Make sure that in your orders menu, "Dwarves collect refuse from outside" is turned on, and that you have a big-enough refuse stockpile. I use two refuse stockpiles right next to each other, at least 20 spaces each. Set one to accept ONLY bones, skulls, and shells, and the other to accept everything EXCEPT bones, skulls, and shells.
In my experience, if your refuse stockpile is full, hunters won't return kills, they'll just let them rot instead of taking them directly to the Butcher's Workshop.
The "He doesn't care about anything anymore" is actually a good trait for a hunter, it means he won't get a negative thought for "witnessing death" or whatever.
Good advice.
I should explain, however, that he doesn't actually "witness death" anymore, he just maims the animal and leaves it there to bleed, throw up, pass out, bleed, wake up, throw up, bleed, pass out, wake up, crawl a few spaces in a desperate attempt to reach its little groundhog hole, throw up, and bleed to death.
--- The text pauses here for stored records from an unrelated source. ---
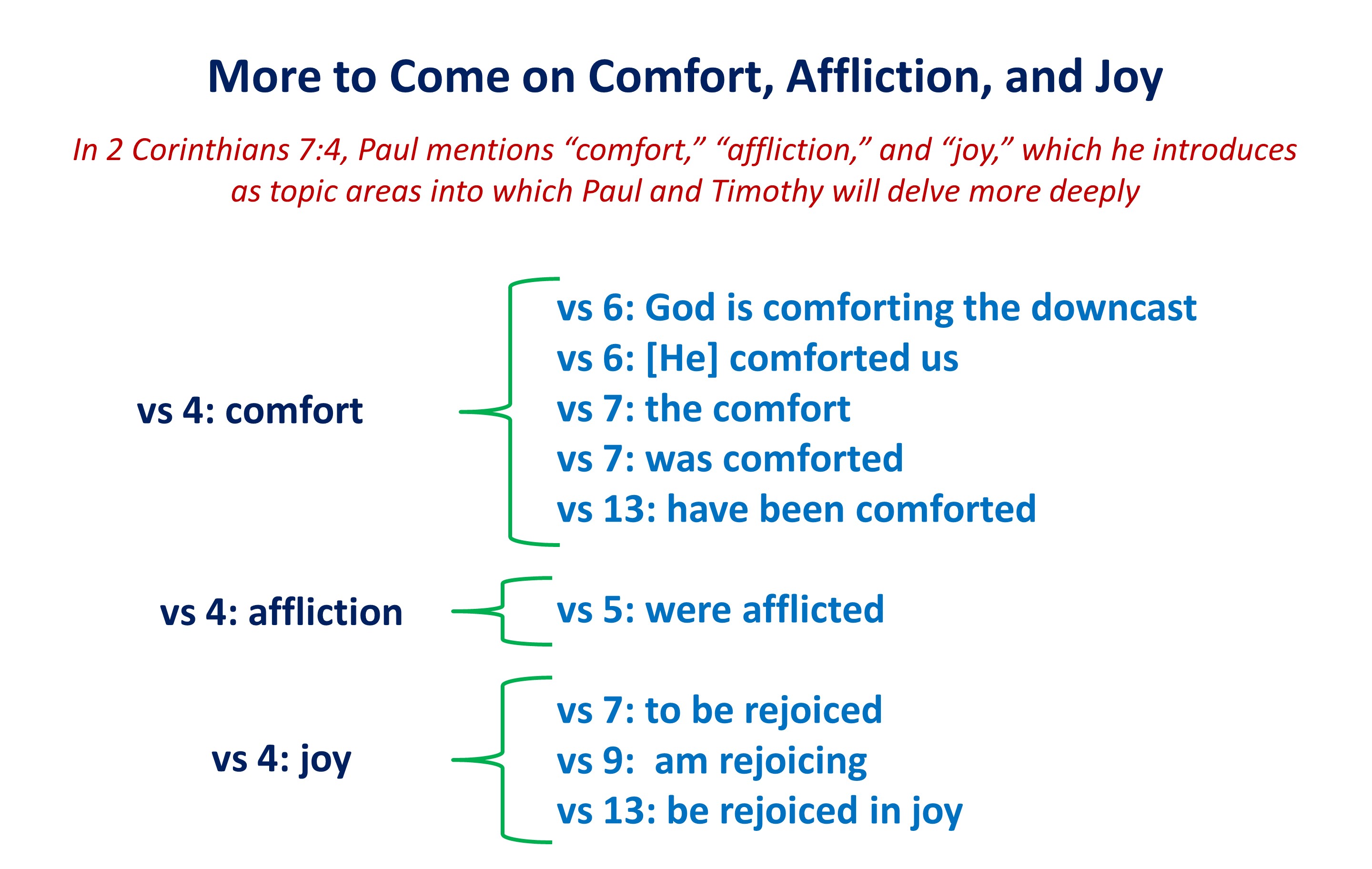 More to Come on Comfort, Affliction, and Joy

In 2 Corinthians 7:4, Paul mentions “comfort,” “affliction,” and “joy,” which he introduces as topic areas into which Paul and Timothy will delve more deeply

vs 4: comfort

vs 6: God is comforting the downcast
vs 6: [He] comforted us
vs 7: the comfort
vs 7: was comforted
vs 13: have been comforted

vs 4: affliction

vs 5: were afflicted

vs 4: joy

vs 7: to be rejoiced
vs 9: am rejoicing
vs 13: be rejoiced in joy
He can't return anything that isn't dead, as far as I can tell, though it still shows up under his kill list.
Then you would have had monkey pieces filling up your refuse pile. And although im not that experienced in the Adventure mode nor tend to give my dwarves blunt weaponry, i think the corpse needs to hit an obstacle to explode, which is completly possible as i have no cluse how the combat zone looks like.
Anyway. a butcherer needs to process the rangers victims for the cook to make it into some edible, and the dwarves need to have the order to gather outside refuse to fetch any corpses lying around.
In Adventurer mode, I once had a guard play golf with me.
He chopped off all my limbs save one only because another guard was holding me by it, and swung his hammer so hard that I ripped off of my arm and was sent flying an entire screen north into a plain, where my body exploded.
There's no possible way this could happen, as far as I could tell, but it does at least prove the the ground is, in fact, an obstacle.